[ФРАГМЕНТ ДОКУМЕНТА]:
По внешности мать Джейн была скорее яркой, чем красивой, темноволосая, «с тонкими, резко очерченными чертами, большими серыми глазами и ровными бровями». «Имея идеально аристократический нос, она с потешной придирчивостью относилась к чужим», – сообщают нам.

Однако у хрупкой и изысканной Кассандры Ли внутри был железный стержень. Она обвенчалась со своим Джорджем 26 апреля 1764 года в веселом городе Бате. Такой брак, на нижней ступени дворянства и при скудости средств, предполагал еще и деловое сотрудничество. Кассандра продемонстрировала свою решимость, прибыв на церемонию в плотной красной амазонке, которая служила ей потом расхожим платьем все первые годы супружества и из которой она «в свой срок накроила курточек и штанишек для мальчиков».

Миссис Остин не была нахлебницей и сидеть сложа руки не собиралась. Она понимала, что такому человеку, как Джордж Остин, нужна – нет, необходима – домохозяйка. Он женился не на женщине, он женился на образе жизни. Без вариантов. В самом начале «Чувства и чувствительности», первой опубликованной книги их дочери, нас знакомят с мужчиной, у которого тоже была постоянная компаньонка и экономка: сестра. Толчок всем событиям дает ее смерть, так как он не может обходиться без домоправительницы и должен найти ей замену. Случалось даже, что мистер Остин, человек отнюдь не сентиментальный, за глаза называл миссис Остин своей «хозяйкой». И действительно, кое-кто из родственников полагал, что она вышла за Джорджа только из желания обрести дом и денежную независимость. Один биограф семьи писал, что, когда отец Кассандры скончался, она «поспешила» со свадьбой, чтобы «получить возможность дать приют матери».

Словом, Кассандра была настоящей находкой: рожденная, видимо, для того, чтобы задирать свой точеный нос перед завсегдатаями оксфордских обедов, и вместе с тем готовая впрячься в хомут и пахать. В отличие от нее, Джордж Остин не столь ясно представлял себе свое место в мире.

Героиня каждого произведения, которое напишет его дочь Джейн, должна была бы «иметь несчастье, как многие героини до нее, лишиться родителей в самом нежном возрасте». Именно такую потерю пережил отец Джейн, чьи родители умерли до того, как мальчику исполнилось девять лет. Но это еще не вся беда.

Джордж Остин потерял мать, Ребекку, в младенчестве, и его отец Уильям, хирург из города Тонбриджа в Кенте, женился еще раз. Когда Уильям Остин тоже преставился, выяснилось, что, заключив второй союз, он не позаботился переписать завещание. Это дало мачехе Джорджа Остина законное основание заявить преимущественное право на наследство и откреститься от его отпрысков. Шестилетнего Джорджа и двух его сестер, Филадельфию и Леонору, выставили из родного дома в Тонбридже. Над ними взяли опеку дядюшки.

[ЦЕЛЬ ЗАДАНИЯ]: Продолжите текст о родителях Джейн Остин, начав сразу после его последнего предложения.

[ВЫБОРКА ДАННЫХ]:
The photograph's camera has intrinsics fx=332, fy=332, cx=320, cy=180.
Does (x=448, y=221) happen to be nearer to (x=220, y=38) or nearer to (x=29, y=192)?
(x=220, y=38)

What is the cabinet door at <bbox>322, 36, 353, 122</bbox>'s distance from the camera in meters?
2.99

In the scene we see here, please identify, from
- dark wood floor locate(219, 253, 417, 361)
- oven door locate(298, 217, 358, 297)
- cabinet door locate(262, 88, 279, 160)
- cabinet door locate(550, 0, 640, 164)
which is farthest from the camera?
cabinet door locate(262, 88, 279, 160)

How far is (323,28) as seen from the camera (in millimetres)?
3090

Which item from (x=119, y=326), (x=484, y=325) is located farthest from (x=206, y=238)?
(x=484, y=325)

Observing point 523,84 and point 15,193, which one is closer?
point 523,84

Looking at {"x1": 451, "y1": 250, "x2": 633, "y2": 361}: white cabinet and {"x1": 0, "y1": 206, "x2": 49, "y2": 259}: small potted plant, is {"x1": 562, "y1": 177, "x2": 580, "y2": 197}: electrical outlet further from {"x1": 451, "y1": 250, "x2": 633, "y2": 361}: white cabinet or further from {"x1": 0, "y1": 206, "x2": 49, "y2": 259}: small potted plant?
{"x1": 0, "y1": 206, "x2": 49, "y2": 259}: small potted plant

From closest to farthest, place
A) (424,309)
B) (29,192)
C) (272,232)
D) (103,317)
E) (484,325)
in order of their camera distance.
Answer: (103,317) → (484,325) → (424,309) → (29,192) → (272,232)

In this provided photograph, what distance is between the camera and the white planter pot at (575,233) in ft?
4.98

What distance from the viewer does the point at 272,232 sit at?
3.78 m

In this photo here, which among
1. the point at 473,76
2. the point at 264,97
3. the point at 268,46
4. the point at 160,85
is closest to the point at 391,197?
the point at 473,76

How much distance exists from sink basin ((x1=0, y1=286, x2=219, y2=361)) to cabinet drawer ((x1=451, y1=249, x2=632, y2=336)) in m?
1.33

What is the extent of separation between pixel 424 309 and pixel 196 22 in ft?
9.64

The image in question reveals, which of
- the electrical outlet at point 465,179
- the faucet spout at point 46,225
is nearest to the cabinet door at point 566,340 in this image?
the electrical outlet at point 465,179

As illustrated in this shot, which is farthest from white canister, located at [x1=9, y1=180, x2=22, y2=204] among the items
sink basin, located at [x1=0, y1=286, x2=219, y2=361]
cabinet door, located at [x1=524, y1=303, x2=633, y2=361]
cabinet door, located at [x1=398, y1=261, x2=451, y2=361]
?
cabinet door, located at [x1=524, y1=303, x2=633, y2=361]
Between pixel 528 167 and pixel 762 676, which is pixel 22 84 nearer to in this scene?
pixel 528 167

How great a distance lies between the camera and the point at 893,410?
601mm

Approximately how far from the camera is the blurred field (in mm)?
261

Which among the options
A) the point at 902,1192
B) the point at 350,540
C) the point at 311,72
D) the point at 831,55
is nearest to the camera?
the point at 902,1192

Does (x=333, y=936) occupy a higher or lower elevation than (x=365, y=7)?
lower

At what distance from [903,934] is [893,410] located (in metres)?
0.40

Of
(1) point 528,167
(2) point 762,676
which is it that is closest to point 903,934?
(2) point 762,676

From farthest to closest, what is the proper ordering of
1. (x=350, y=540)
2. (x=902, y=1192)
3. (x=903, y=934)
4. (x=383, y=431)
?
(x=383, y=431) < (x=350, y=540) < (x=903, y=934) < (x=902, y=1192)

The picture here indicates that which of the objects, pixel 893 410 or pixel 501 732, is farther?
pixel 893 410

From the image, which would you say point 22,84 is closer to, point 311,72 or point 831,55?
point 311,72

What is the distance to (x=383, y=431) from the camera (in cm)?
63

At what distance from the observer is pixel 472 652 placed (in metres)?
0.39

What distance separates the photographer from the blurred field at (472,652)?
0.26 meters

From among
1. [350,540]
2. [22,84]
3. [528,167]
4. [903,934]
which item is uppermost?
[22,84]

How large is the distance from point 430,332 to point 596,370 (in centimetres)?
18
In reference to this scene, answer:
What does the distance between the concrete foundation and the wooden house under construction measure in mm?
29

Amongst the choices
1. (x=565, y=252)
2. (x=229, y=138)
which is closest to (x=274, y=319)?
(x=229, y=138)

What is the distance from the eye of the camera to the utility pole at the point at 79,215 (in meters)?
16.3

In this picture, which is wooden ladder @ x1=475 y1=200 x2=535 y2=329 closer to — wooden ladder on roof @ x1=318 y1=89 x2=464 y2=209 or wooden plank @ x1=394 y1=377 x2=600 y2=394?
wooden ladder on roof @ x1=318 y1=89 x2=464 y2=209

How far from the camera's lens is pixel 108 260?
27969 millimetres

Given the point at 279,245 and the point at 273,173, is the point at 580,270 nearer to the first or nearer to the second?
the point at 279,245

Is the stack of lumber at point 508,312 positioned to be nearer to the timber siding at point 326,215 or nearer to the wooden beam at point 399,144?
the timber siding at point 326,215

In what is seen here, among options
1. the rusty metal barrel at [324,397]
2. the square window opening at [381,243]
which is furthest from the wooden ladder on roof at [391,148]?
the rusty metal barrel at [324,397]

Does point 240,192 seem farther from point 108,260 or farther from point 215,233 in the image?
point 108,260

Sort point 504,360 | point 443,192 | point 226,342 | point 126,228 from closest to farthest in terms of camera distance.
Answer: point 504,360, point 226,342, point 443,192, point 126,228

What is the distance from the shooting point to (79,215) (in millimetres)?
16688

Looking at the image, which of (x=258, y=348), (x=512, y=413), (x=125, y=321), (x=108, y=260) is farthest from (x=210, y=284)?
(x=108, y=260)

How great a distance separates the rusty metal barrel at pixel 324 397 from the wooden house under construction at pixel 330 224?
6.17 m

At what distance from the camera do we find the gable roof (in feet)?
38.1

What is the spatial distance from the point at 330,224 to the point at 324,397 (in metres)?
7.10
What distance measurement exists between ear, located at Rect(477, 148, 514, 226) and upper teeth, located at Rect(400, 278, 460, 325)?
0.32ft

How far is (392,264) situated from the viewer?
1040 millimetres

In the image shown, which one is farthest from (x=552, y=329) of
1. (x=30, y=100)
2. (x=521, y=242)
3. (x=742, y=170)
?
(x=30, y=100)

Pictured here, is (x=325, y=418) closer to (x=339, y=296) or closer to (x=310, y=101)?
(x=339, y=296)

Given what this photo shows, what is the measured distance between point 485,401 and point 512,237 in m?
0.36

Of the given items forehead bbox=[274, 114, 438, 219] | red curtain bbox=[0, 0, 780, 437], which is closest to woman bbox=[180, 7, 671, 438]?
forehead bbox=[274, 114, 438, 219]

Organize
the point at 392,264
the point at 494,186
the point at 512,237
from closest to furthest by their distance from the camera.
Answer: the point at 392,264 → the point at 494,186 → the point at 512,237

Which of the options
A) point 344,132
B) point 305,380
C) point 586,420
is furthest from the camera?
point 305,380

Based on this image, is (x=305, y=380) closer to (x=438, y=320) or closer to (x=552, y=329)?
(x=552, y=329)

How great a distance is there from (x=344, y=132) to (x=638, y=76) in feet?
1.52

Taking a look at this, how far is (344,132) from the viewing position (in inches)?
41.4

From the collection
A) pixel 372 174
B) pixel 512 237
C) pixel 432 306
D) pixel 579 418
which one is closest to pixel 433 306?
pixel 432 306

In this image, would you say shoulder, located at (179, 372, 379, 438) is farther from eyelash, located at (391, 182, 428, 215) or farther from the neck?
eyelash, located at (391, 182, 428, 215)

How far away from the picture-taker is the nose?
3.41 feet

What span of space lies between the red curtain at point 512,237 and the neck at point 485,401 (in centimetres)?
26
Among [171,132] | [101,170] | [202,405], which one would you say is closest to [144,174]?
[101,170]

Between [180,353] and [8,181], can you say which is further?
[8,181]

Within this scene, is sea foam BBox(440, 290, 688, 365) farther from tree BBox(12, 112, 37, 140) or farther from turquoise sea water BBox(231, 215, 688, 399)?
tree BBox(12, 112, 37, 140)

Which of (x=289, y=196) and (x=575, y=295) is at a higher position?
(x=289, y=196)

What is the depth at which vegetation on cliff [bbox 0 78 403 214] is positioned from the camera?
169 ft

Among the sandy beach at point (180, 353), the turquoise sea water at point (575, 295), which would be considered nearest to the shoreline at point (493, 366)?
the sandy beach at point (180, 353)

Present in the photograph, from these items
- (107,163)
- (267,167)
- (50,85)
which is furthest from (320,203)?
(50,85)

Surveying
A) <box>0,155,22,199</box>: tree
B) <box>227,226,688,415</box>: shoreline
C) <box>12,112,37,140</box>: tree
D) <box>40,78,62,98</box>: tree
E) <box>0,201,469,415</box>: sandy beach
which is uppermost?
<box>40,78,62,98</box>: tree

[ПРАВИЛЬНЫЙ ОТВЕТ]:
Детей приютил у себя в Лондоне дядя Стивен Остин, державший книжный магазинчик «Ангел и Библия» близ собора Святого Павла, в самом сердце издательской части Лондона… Впоследствии Джордж утверждал, что дядя Стивен держал племянников «в черном теле» с намерением «подавить естественные наклонности молодых людей»… Самому Джорджу было позволено вернуться в Тонбридж к тетушке Бетти. Там он усердно занимался и встал на ноги. Проведенная в борьбе с лишениями юность сделала Джорджа Остина нетерпимым к чужой лени и слабости. Ранние невзгоды ожесточили его, и он «не прощал бесхребетности, будь то мужчине или женщине»…

В чем Джордж не имел недостатка, так это в дядюшках. Был среди них богатый и предприимчивый «Старина» Фрэнсис Остин, адвокат в Севеноксе. Старина Фрэнсис не выпускал из виду осиротевших племянниц и племянника. Согласно семейным преданиям, сам он «вступил в жизнь с восемью сотнями фунтов и пучком гусиных перьев». Трудясь в поте лица на адвокатской ниве, он скопил «солидный капитал, жил на широкую ногу и при этом скупал все ценные земли» вокруг Севенокса. Вдобавок он приобрел двух жен с хорошим приданым и обширную клиентуру, состоявшую из первых лиц Кента. В их числе был граф Дорсет из знаменитой усадьбы Ноул-хаус, что по соседству.

Старина Фрэнсис безусловно умел делать деньги и с помощью своих связей и подарков помогал племянникам держаться на плаву. В тот век, когда люди часто умирали, не успев вырастить детей, тети, дяди и вообще многочисленные сородичи значили не меньше, чем отец и мать. «Я хочу, чтобы двоюродные братья и сестры были как родные и нуждались друг в друге», – писала впоследствии Джейн. У Остинов кузены часто вступали в брак с кузинами, и, если жена умирала, вдовец женился на ее младшей сестре. Подобрать себе пару «нужного» происхождения было непросто, поэтому не возбранялись союзы на грани инцеста.

Джордж Остин, как и его дядя, работал не покладая рук и в конце концов с удобством устроился в Оксфорде в качестве члена совета одного из колледжей. Но встретив Кассандру и надумав жениться, он вынужден был расстаться со своим членством. В совет избирались только холостяки.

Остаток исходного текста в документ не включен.